Freud et Moïse, Psychanalyse, Loi juive et pouvoir, Raphaël Draï (par Gilles Banderier)
Freud et Moïse, Psychanalyse, Loi juive et pouvoir, 2018, 282 pages, 25 €
Ecrivain(s): Raphaël Draï Edition: Hermann
« En réimprimant un recueil d’articles, c’est assez l’usage d’indiquer au lecteur le lien qu’on croit apercevoir entre ces pages détachées. Les parents trouvent toujours à leurs enfants un air de famille, quelques traits communs ; le plus souvent, ils sont seuls à voir ainsi », écrivait l’auteur du Roman russe, Eugène-Melchior de Vogüé (Souvenirs et visions, Plon, 1887). Tout volume recueillant et donnant à relire des articles antérieurement parus court le risque de paraître une « marqueterie mal jointe ». Le livre de Raphaël Draï (1942-2015) n’échappe pas a priori à ce reproche, s’il s’agit d’un reproche, mais la cohérence de la pensée se révèle plus forte que les tendances centrifuges des différents chapitres.

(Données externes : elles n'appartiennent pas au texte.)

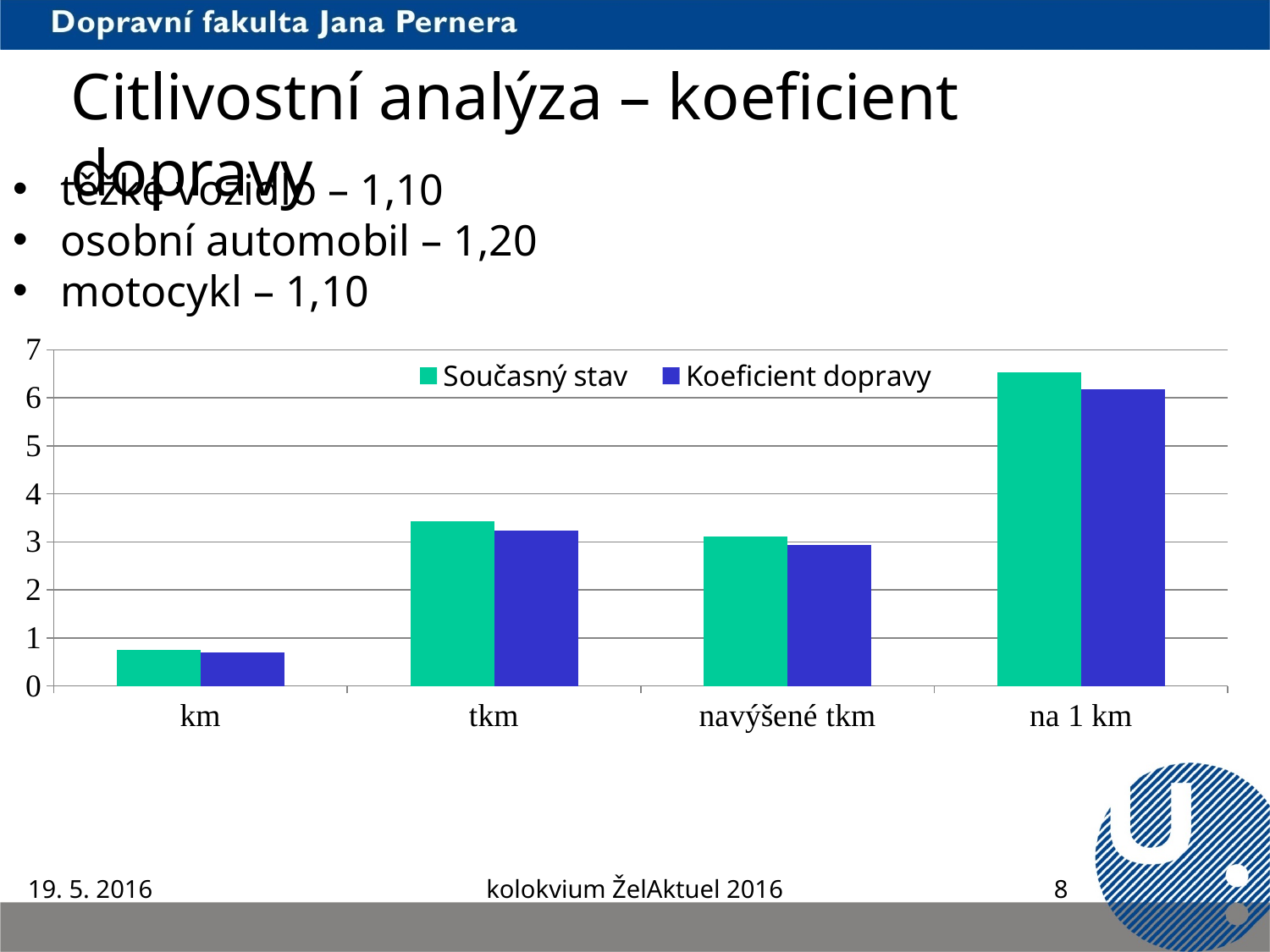
How many series does the chart legend list? 2 Which series is shown in green in the chart? Současný stav Which category has the lowest value for Koeficient dopravy? km Is the Koeficient dopravy value for km greater or less than 1? less For Současný stav, which category has the larger value, tkm or navýšené tkm? tkm How many categories are shown on the x axis of the chart? 4 Is the Koeficient dopravy value for na 1 km greater or less than 5? greater Is the Současný stav value for tkm greater or less than 3? greater What kind of chart is shown on the slide? bar chart Which category has the highest value for Současný stav? na 1 km For na 1 km, which series has the larger value, Současný stav or Koeficient dopravy? Současný stav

Il est singulier de rapprocher deux personnages aussi dissemblables que Freud et Moïse, l’explorateur de l’inconscient et le grand législateur de tout un peuple. Le sous-titre du volume évoque les similitudes, qu’elles soient fondées, humoristiques ou douteuses, relevées de longue date, entre le judaïsme et la psychanalyse. Ces points de contact, qui eussent peut-être horrifié les anciens rabbis, étaient apparus à Freud lui-même, comme le montre une de ses lettres :
« Le mode de pensée talmudique ne peut pas avoir soudain disparu de nous. Il y a quelques jours, j’ai été captivé dans le Mot d’esprit d’une manière singulière par un petit paragraphe. En le considérant plus précisément, j’ai trouvé que, dans la technique de l’opposition et dans toute sa composition, il était tout à fait talmudique » (lettre à Karl Abraham, 9 mai 1908, citée p.74) et, ainsi que le remarque Raphaël Draï, « ce qui nous intéresse profondément dans les relations entre psychanalyse, Thora et droit hébraïque, c’est le caractère souvent sécant de leurs champs qui, de la sorte, apparaissent en maints endroits presque coïncidents » (p.3). On ne sait pas si Raphaël Draï connaissait le beau livre d’Alexander Kristianpoller sur Les Rêves et leur interprétation dans le Talmud (titre allemand : Traum und Traumdeutung im Talmud), ouvrage élaboré dans la même ville que l’autre Traumdeutung, celle publiée par Freud en 1900 ; mais son travail le prolonge indéniablement.
Le recueil de Raphaël Draï se signale par son intelligence et sa hauteur de vues, qu’il soit question de l’épisode des Juges 19-21, qui inspira à Rousseau Le lévite d’Ephraïm, du sacrifice d’Abraham (en fait un non-sacrifice), d’un point du droit nazi proscrivant devinettes et jeux de mots dans les correspondances privées, de la mémoire et de l’oubli, du statut juridique de l’embryon (une passionnante étude de droit comparé, convoquant Aristote, saint Thomas d’Aquin, le Talmud, Paul Valéry et même la théologie musulmane), la paternité (pp.132-133), Heidegger et son occultation de la pensée juive (car, dès la Torah, il existe une pensée qui n’a rien à envier à celle des philosophes présocratiques) ou le dialogue judéo-chrétien.
« Dès lors que la conversion de l’autre est abandonnée au bénéfice de la conversion préalable de soi, chacun pourra dans la quiétude de l’esprit reconnaître des valeurs communes, dresser une cartographie non des impasses ou des abîmes mais des passages de l’un vers l’autre. […] le temps est peut-être venu des analyses concrètes de législation comparée, qui tendront de la part des juifs, à montrer aux chrétiens comment le droit halakhique se représente une économie de justice et un État de droit, et de la part des chrétiens à montrer aux juifs comment le droit canonique, lui aussi, s’y prend concrètement pour atteindre ces mêmes objectifs » (p.258).